(STUDY TEXT Opens)
A Lesson in Resilience

I’m working on two writing projects at the moment: one is a novel and one is nonfiction. The novel is a thoughtful sort of love story that is as concerned about the characters’ growth as it is with romance. It explores issues that are important to me, including life as a young cancer survivor. There is a lot of humor and heart, and I’ve enjoyed writing it more than any novel I’ve written so far. In fact, I raced through the first draft in four months, the words flying from my fingers as if my characters were whispering their story into my ears. (No, I’m not crazy. At least, not any crazier than the average novelist.)

My boys in March 2020

The other writing project I’m working on is a memoir. I’m telling about my own cancer experience, from being diagnosed at 37 weeks pregnant, with the rush to deliver my youngest son so that we could quickly conduct staging scans and determine my treatment, to going through six grueling rounds of chemo, followed by surgery, 25 rounds of radiation, and continued infusions for a year to prevent recurrence. I went through all stages of my treatment with three young children while teaching virtually, in a hectic balancing act I recommend to precisely NO ONE. Hah! Of course, I also faced the abrupt onslaught of the pandemic right in the midst of my chemotherapy treatments. 2020 was quite the year; I found myself in massive global trauma compiled atop the personal trauma that is cancer. I am still healing two years later.

As a part of my memoir project, I’ve been talking with others about their own experiences with resilience. Yesterday, I was fortunate to talk with a former professor at my grad school who I honestly consider my greatest role model. When I started grad school in the fall of 2015, I had a one-year-old and I had just completed a couple of really rough years at my first teaching job. That small rural school had a heap of issues, and the superintendent at the time had a dismal attitude toward teachers, causing problems that led to high teacher turnover and leaving me with a tattered view of my own teaching abilities.

The first time I opened up about those two rough years to my role model, Prof. S., I actually cried in her office. I don’t cry in front of people, but I felt so comfortable with her, and I knew that I could trust her with any story I needed to tell. She was always reaching out to her students, guiding our group of Teaching Assistants with compassion and kindness at every turn. She taught in a clear, direct, personal manner that I admired from day one; it’s a style I hope to always emulate in my own teaching.

So when I spoke with her yesterday and she told me that the word she most associates with “resilience” is “adaptability”, I agreed with her immediately. “Resilience implies our adversity,” she said. “You can’t control it– you just have to adapt to whatever’s coming at you.”

I had created a list of traits that I think fit with “resilience”, and “adaptability” was, incredibly, already at the top of my list! Hearing Prof. S. speak only reassured me that I was on the right track in this particular writing project.
(STUDY TEXT Closes)
(PROVIDED DATA Opens)
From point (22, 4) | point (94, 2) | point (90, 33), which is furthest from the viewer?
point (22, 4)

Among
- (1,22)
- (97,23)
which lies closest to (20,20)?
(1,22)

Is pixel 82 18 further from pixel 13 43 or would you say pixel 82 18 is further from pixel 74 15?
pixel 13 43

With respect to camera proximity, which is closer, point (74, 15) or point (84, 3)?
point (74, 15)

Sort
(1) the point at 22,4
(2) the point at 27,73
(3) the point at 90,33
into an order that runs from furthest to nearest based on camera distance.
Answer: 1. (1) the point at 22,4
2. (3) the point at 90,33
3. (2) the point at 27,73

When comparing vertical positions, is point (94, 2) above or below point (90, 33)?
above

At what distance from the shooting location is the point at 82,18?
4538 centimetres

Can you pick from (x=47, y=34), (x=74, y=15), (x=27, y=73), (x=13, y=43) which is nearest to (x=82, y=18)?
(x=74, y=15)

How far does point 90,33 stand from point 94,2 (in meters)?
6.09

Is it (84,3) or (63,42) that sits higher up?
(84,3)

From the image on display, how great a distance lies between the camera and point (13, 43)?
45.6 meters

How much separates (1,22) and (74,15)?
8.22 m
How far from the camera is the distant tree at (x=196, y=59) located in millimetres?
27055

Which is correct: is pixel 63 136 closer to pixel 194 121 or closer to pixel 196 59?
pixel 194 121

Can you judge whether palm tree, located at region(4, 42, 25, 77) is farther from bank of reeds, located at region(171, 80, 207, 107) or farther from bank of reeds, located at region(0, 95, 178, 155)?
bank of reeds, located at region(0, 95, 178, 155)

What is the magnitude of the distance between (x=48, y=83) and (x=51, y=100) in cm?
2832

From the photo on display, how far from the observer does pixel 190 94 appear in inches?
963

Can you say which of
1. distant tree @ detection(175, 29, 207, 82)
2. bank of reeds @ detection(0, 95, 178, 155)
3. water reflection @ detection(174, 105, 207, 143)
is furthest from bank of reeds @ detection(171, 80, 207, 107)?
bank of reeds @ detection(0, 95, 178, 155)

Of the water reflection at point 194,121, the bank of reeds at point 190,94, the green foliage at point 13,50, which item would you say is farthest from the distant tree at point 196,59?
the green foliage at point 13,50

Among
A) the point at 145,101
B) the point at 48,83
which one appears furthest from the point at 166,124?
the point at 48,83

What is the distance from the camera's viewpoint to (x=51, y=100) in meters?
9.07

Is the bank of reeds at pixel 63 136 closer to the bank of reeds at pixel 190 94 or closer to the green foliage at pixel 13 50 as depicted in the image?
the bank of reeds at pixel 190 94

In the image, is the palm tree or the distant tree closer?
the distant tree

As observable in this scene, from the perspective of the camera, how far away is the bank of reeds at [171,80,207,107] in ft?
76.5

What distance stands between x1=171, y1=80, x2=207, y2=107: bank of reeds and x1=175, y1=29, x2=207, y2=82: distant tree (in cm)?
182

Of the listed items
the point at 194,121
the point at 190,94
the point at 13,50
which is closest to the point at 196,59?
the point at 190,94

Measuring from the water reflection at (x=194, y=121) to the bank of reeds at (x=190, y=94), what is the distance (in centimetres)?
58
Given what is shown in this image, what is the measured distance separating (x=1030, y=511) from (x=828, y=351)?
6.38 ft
(PROVIDED DATA Closes)
◆ **WORK REQUEST A**: Transcribe the part of the piece on resilience starting with "As a part of" and going on through "own teaching abilities.".
◆ **WORK REQUEST B**: List, in order, each stage of the writer's cancer treatment that the piece on resilience names.

◆ **YOUR SOLUTION A**:
As a part of my memoir project, I’ve been talking with others about their own experiences with resilience. Yesterday, I was fortunate to talk with a former professor at my grad school who I honestly consider my greatest role model. When I started grad school in the fall of 2015, I had a one-year-old and I had just completed a couple of really rough years at my first teaching job. That small rural school had a heap of issues, and the superintendent at the time had a dismal attitude toward teachers, causing problems that led to high teacher turnover and leaving me with a tattered view of my own teaching abilities.

◆ **YOUR SOLUTION B**:
- Six rounds of chemo
- Surgery
- 25 rounds of radiation
- Continued infusions for a year to prevent recurrence